Since the coefficients aren't params (you can see a comprehensive list using explainParams
on a LR instance), you can't pass them to the java LR model that's created, and there is not a setter method.
For example, for a logistic regression model lrm
, you can see that the only setters are for the params you can set when you instantiate a pyspark LR instance: lowerBoundsOnCoefficients
and upperBoundsOnCoefficients
.
print([c for c in lmr._java_obj.__dir__() if "coefficient" in c.lower()])
# >>> ['coefficientMatrix', 'lowerBoundsOnCoefficients',
# 'org$apache$spark$ml$classification$LogisticRegressionParams$_setter_$lowerBoundsOnCoefficients_$eq',
# 'getLowerBoundsOnCoefficients',
# 'org$apache$spark$ml$classification$LogisticRegressionParams$_setter_$upperBoundsOnCoefficients_$eq',
# 'getUpperBoundsOnCoefficients', 'upperBoundsOnCoefficients', 'coefficients',
# 'org$apache$spark$ml$classification$LogisticRegressionModel$$_coefficients']

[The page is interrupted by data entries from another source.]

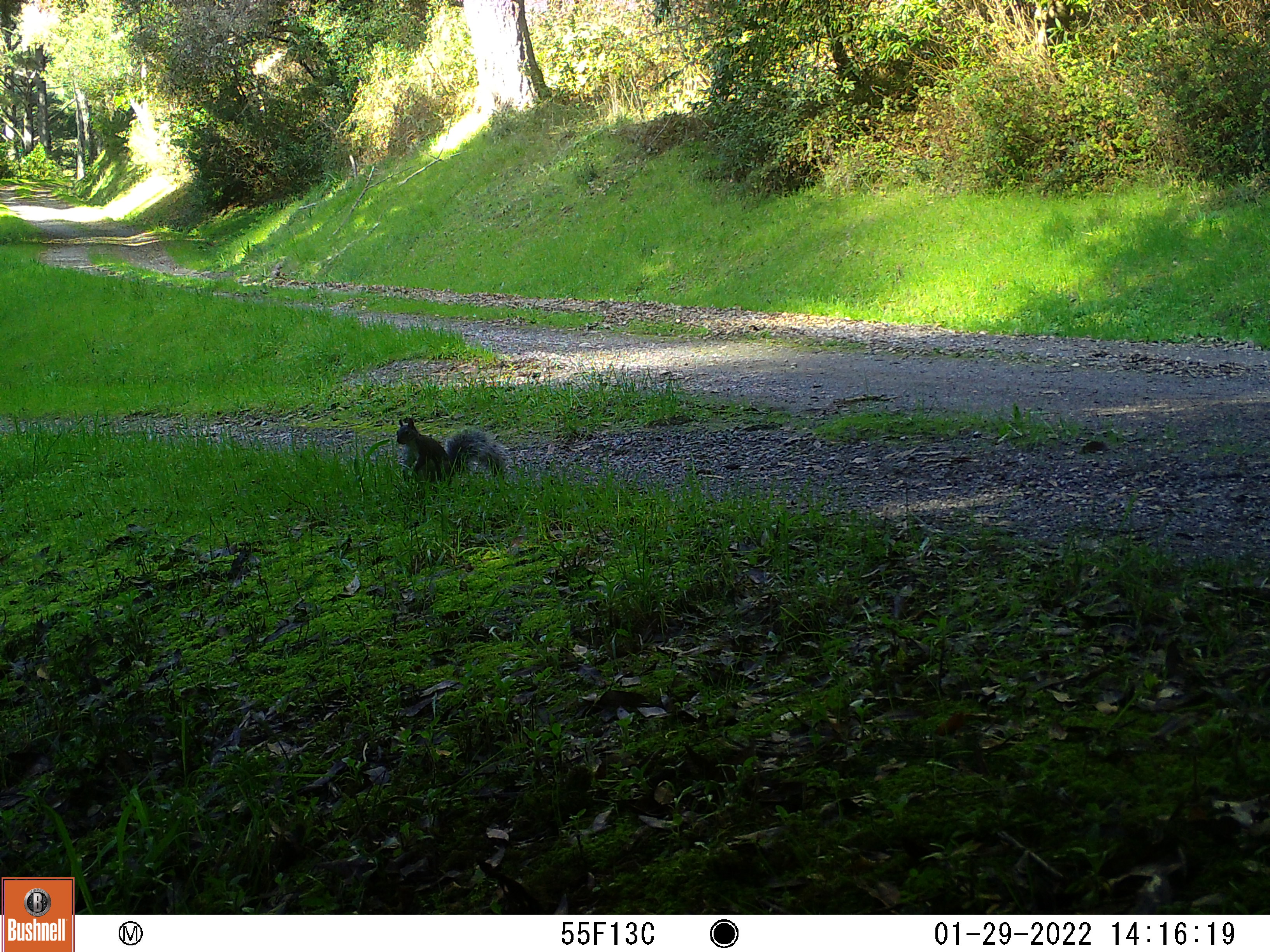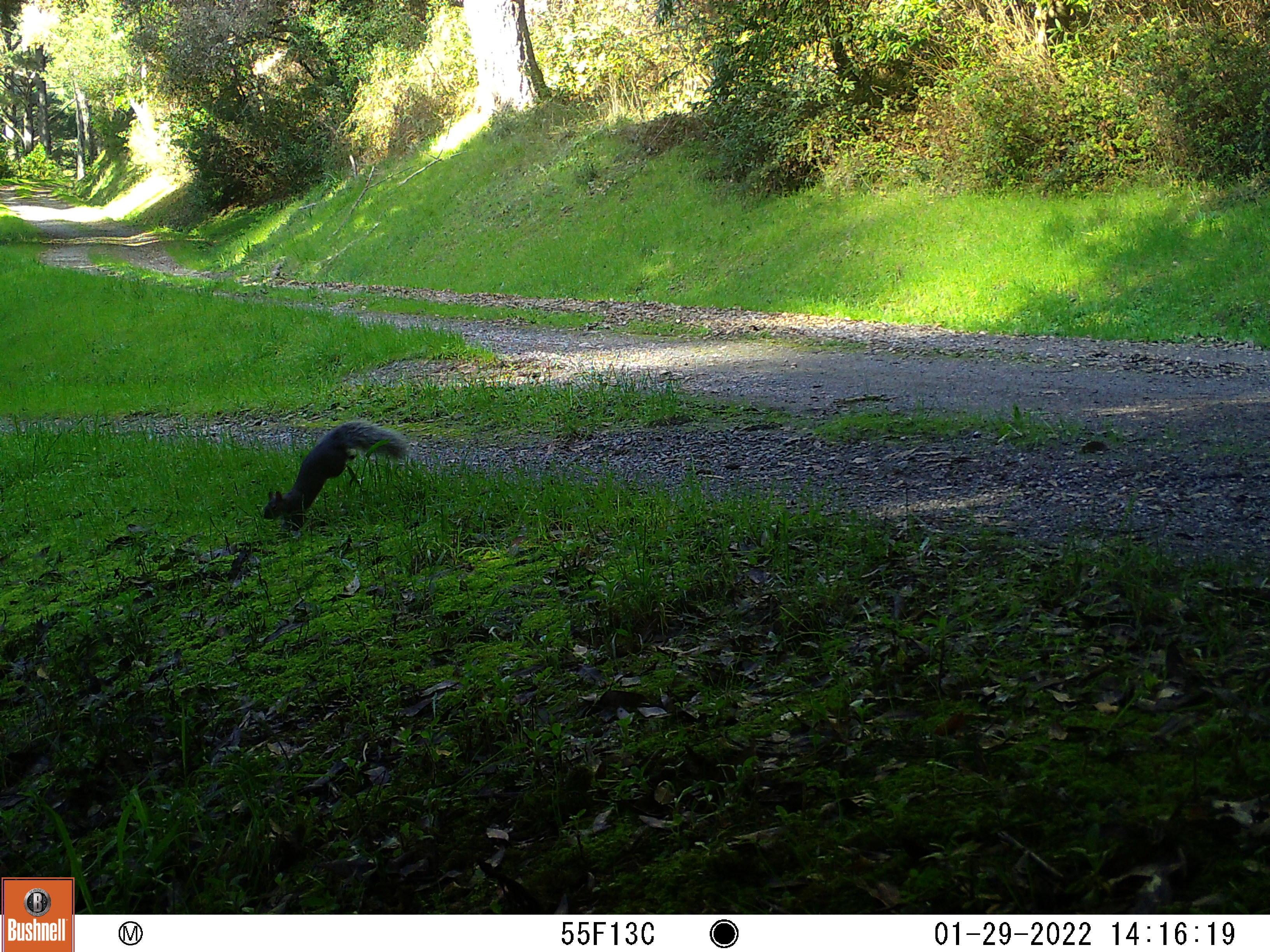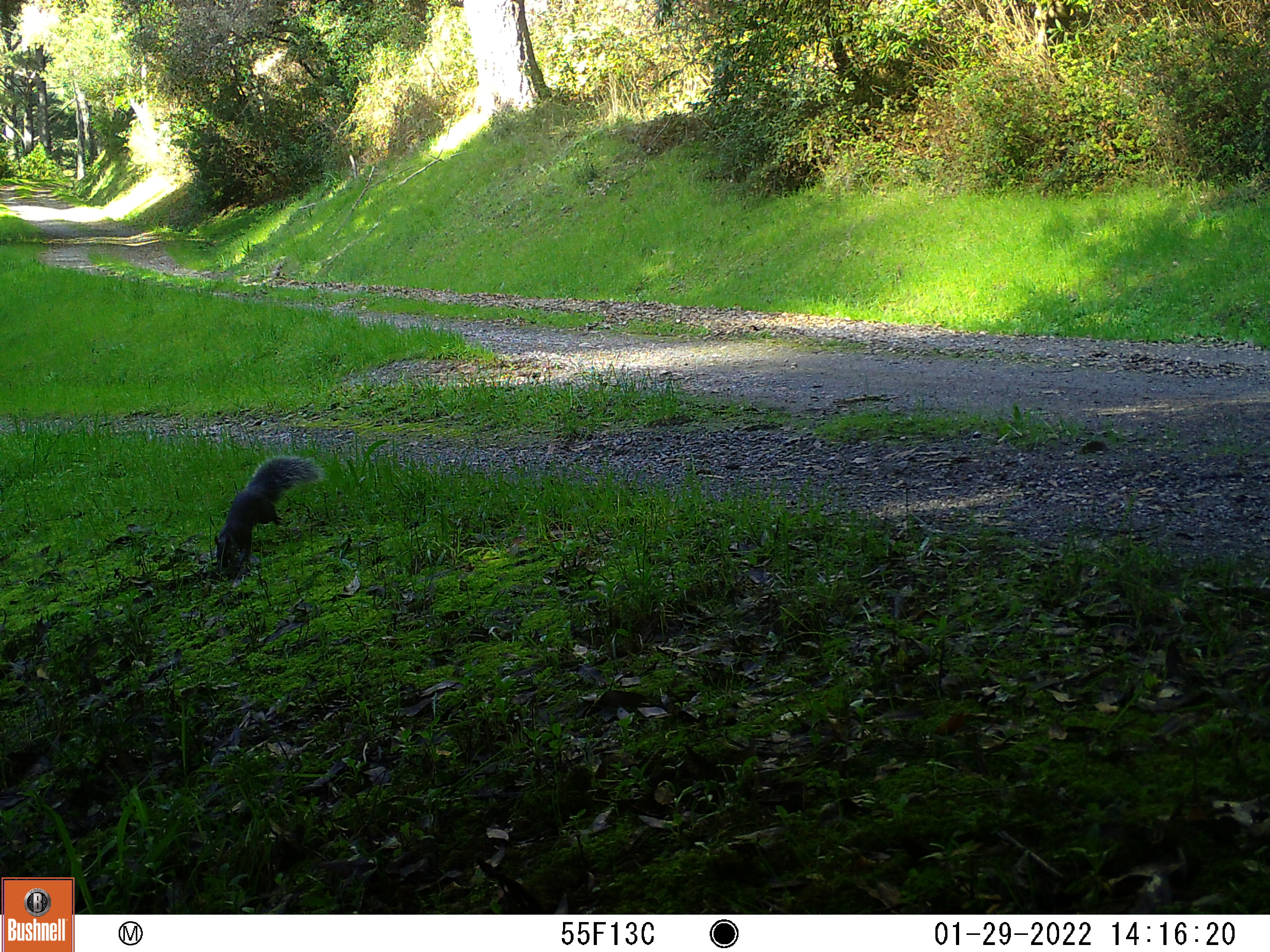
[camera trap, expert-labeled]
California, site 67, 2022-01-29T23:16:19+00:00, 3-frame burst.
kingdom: Animalia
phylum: Chordata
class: Mammalia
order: Rodentia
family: Sciuridae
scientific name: Sciuridae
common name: squirrel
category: unknown squirrel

Trying to set the "coefficients" attribute yields this:
print(lmr.coefficients)
# >>> DenseVector([18.9303, -18.9303])
lmr.coefficients = [10, -10]
# >>> AttributeError: can't set attribute
So you'd have to roll your own pyspark transformer if you want to be able to provide coefficients. It would probably be easier just to calculate results using the standard logistic function as per @pault's comment.